When octagon announcer Bruce Buffer introduces Frank Mir on Saturday at the HP Pavilion in San Jose, Calif., he’ll precede the heavyweight’s name with six of the same words he’s used 20 times before — “fighting out of Las Vegas, Nev.”
For the first time in Mir’s 12-year career, however, it’s not completely accurate. Mir has spent almost the entire past eight weeks preparing for UFC on Fox 7 co-main event opponent Daniel Cormier in Albuquerque, N.M., with trainer Greg Jackson’s team.
“But I was born and raised in Vegas,” Mir said. “I’ll keep that homage.”
Mir’s family remains in Las Vegas and he still calls the valley home. He traveled back frequently during the Cormier camp and planned to take the same approach going forward.
It’s just that the personal gym he built in North Las Vegas won’t get as much use anymore — not for Mir at least. The 33-year-old is planning to get ready for his fights at Jackson’s gym for the foreseeable future.
It’s a byproduct of how he felt about the experience training for Cormier, which Mir said exceeded all of his expectations.
“Having a bigger depth of talent to work with in the gym every day and bouncing ideas off of them was great,” Mir said. “Misery enjoys company, and having all these other world-class fighters in the gym made it all go a little faster.”
There are training session when Mir spars with current UFC light heavyweight champion Jon Jones, former heavyweight champion Andrei Arlovski and No. 10 ranked heavyweight Travis Browne on the same day.

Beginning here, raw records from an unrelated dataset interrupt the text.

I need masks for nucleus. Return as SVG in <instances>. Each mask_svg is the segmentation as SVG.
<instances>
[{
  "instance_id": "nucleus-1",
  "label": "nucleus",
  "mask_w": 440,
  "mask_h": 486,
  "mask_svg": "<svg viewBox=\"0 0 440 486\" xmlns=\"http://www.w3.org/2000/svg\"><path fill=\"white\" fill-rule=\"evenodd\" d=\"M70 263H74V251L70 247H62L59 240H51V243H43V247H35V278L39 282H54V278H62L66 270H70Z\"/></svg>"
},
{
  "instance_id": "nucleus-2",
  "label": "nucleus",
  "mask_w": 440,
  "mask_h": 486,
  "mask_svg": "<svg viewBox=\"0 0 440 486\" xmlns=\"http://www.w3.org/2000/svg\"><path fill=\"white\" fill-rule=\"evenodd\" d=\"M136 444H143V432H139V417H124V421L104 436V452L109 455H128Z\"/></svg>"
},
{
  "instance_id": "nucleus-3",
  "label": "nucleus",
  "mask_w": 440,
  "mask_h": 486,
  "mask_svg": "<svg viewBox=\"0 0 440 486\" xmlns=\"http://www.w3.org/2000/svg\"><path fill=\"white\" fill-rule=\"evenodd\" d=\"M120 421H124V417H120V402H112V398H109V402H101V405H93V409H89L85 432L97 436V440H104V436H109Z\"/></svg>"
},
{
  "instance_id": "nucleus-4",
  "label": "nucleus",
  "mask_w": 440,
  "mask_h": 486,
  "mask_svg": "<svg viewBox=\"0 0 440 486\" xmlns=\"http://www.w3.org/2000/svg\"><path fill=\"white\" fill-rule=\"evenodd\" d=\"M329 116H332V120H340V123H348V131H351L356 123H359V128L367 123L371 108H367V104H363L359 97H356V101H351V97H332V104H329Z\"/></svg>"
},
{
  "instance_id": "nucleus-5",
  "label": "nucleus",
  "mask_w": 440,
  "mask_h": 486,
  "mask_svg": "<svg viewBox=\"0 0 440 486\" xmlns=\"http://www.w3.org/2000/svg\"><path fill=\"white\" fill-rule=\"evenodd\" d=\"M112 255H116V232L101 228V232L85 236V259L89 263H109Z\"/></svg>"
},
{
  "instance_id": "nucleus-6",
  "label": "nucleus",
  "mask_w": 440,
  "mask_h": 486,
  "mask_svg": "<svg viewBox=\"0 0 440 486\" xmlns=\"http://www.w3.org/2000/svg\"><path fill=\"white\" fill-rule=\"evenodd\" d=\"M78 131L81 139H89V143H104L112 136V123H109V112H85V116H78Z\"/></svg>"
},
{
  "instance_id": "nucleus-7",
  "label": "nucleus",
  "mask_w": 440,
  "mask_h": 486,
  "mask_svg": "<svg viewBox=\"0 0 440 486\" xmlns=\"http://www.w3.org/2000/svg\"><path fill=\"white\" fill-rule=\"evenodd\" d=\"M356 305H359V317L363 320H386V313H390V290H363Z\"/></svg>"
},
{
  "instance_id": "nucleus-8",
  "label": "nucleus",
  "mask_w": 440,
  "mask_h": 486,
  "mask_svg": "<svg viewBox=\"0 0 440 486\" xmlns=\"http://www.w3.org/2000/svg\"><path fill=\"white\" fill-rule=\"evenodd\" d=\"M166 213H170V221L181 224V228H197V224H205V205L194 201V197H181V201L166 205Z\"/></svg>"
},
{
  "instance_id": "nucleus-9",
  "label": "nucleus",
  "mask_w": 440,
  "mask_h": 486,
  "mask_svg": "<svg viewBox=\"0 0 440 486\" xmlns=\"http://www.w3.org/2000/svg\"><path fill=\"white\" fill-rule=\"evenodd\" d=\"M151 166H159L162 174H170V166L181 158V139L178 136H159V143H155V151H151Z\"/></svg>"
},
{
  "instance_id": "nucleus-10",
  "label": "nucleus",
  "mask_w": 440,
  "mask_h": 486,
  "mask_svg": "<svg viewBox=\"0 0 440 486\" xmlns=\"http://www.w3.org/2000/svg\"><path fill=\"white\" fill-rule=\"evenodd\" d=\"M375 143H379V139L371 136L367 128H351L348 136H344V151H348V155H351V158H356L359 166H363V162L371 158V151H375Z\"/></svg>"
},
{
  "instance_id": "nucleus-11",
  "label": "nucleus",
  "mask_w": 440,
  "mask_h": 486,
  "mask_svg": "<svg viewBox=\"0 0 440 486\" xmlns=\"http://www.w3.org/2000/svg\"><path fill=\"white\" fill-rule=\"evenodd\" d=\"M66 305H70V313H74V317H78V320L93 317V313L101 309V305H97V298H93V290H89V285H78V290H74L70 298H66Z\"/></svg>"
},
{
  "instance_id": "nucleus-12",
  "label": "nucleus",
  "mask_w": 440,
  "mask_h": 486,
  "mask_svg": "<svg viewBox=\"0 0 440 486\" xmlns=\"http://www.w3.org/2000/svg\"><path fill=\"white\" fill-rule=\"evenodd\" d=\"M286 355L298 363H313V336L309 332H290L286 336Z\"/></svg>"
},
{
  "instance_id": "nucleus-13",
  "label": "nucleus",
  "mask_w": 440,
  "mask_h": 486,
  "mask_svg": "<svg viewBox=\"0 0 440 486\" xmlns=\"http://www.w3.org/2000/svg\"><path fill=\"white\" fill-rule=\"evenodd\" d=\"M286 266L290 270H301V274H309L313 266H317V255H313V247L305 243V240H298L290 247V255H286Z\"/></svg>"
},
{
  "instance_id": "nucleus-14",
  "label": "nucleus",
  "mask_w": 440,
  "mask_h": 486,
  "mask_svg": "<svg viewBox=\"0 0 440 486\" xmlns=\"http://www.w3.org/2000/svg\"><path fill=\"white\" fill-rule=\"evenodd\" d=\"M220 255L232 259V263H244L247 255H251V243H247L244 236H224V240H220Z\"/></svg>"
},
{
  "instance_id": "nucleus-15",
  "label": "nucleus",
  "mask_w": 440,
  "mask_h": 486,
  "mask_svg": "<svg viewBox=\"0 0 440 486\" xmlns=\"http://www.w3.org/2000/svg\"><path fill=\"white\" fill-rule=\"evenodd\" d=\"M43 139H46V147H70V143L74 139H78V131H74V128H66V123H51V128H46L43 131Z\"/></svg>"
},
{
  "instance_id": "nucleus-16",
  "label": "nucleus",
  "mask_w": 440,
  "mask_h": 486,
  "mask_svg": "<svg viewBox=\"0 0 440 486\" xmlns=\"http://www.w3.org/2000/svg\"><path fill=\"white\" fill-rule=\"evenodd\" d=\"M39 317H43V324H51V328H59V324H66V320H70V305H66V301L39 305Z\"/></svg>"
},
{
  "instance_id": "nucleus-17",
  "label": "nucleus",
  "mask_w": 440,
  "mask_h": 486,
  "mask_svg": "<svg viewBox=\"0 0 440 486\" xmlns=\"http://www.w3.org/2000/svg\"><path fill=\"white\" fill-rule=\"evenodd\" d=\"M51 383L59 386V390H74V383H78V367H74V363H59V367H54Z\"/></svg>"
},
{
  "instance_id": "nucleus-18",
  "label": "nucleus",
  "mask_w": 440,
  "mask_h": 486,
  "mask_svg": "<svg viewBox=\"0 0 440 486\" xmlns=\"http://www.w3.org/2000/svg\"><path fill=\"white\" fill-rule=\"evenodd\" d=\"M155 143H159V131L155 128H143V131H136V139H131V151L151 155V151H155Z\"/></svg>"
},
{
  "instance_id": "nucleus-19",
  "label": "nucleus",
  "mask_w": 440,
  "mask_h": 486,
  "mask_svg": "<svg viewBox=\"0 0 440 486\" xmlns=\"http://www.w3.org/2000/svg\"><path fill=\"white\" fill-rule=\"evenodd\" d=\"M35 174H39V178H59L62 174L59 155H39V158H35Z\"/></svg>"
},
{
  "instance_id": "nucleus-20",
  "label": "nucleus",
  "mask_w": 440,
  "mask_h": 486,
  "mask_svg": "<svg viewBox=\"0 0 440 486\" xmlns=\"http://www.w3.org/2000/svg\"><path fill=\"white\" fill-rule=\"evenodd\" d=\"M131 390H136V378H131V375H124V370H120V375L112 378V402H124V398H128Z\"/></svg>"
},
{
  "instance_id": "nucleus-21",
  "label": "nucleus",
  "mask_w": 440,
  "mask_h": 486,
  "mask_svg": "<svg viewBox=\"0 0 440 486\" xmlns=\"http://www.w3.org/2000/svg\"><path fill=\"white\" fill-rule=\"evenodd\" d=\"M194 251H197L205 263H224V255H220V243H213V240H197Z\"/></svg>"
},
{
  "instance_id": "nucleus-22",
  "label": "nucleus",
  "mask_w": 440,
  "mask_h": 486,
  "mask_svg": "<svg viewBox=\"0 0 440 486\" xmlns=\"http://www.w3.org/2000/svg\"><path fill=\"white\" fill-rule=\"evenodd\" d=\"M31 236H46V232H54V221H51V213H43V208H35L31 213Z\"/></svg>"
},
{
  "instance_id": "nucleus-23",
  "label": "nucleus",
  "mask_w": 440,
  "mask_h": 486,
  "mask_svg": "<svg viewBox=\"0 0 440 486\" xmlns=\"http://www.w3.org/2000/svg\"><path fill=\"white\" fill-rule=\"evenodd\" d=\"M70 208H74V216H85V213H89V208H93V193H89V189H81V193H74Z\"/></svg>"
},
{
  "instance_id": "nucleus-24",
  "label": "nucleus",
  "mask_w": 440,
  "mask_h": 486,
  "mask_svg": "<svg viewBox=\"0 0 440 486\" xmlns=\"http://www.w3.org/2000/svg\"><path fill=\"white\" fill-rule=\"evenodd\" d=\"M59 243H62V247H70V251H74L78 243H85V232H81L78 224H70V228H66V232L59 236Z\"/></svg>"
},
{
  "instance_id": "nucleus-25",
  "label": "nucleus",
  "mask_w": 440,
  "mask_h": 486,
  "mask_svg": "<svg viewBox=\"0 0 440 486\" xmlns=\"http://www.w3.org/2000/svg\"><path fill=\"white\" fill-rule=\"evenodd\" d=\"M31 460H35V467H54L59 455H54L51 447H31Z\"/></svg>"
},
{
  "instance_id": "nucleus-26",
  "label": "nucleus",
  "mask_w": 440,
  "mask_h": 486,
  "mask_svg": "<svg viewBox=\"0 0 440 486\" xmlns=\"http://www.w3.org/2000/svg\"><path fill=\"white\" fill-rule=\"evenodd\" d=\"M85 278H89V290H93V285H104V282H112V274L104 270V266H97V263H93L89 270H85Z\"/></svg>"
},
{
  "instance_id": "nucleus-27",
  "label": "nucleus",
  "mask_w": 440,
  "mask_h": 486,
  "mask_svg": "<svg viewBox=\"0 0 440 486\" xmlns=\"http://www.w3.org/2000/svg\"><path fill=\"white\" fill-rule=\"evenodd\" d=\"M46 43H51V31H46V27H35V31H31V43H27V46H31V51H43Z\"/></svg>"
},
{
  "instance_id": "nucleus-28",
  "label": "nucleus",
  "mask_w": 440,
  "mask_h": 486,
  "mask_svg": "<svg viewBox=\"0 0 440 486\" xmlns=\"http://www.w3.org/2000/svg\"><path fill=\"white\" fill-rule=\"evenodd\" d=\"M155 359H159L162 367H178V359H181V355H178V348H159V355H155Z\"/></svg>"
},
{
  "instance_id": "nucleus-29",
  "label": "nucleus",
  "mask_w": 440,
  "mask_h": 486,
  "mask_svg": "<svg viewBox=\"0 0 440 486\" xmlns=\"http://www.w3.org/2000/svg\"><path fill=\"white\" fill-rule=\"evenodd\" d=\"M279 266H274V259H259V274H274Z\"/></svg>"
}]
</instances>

“And having guys like Donald Cerrone sitting outside of the cage when I’m with those guys and giving me pointers and tips was a great help,” Mir said. “Everyone, in my eyes, was a great help.”
Mir knew it was the type of attention he needed going into a bout that featured an opponent as skilled as Cormier. After spending the better part of a decade as an Olympic wrestler, Cormier transitioned to mixed martial arts with sterling results.
He’s won all eight of his bouts, five by stoppage, and captured the Strikeforce heavyweight title. Cormier called out Mir, whom he was supposed to fight last year before an injury derailed the plans, after his last victory.
Cormier, a minus-400 (risking $4 to win $1 favorite), has stayed confident when addressing Mir before the fight.
“There are only select individuals who can take the beatings. Frank has and still continues to be the way he is,” Cormier said on a conference call last week.
Mir was confused by that remark. He feels like his credentials as a former heavyweight champion speak for themselves and don’t need to be validated.
But, at the same time, Mir thought Cormier might have been praising him.
“I’ve had adversity throughout my career, and I think it’s a compliment that I’ve continued to persevere and I’m still here,” Mir said.
Perseverance is what landed Mir in Albuquerque. After getting knocked out by Junior dos Santos in the second round of his last fight at UFC 146, Mir re-evaluated everything in his career.
He thought a training change was in order. The 600-mile journey east started as a trial.
But now Mir’s committed.
“It will be a permanent move,” Mir said. “I very much enjoyed it down there. I thought the preparation for the fight was the best I had ever done. Regardless of the outcome — I think a lot of people would say, if I lose I wouldn’t consider the move to be justified, but I don’t agree — it was a great experience and I’ll be back to do it again.”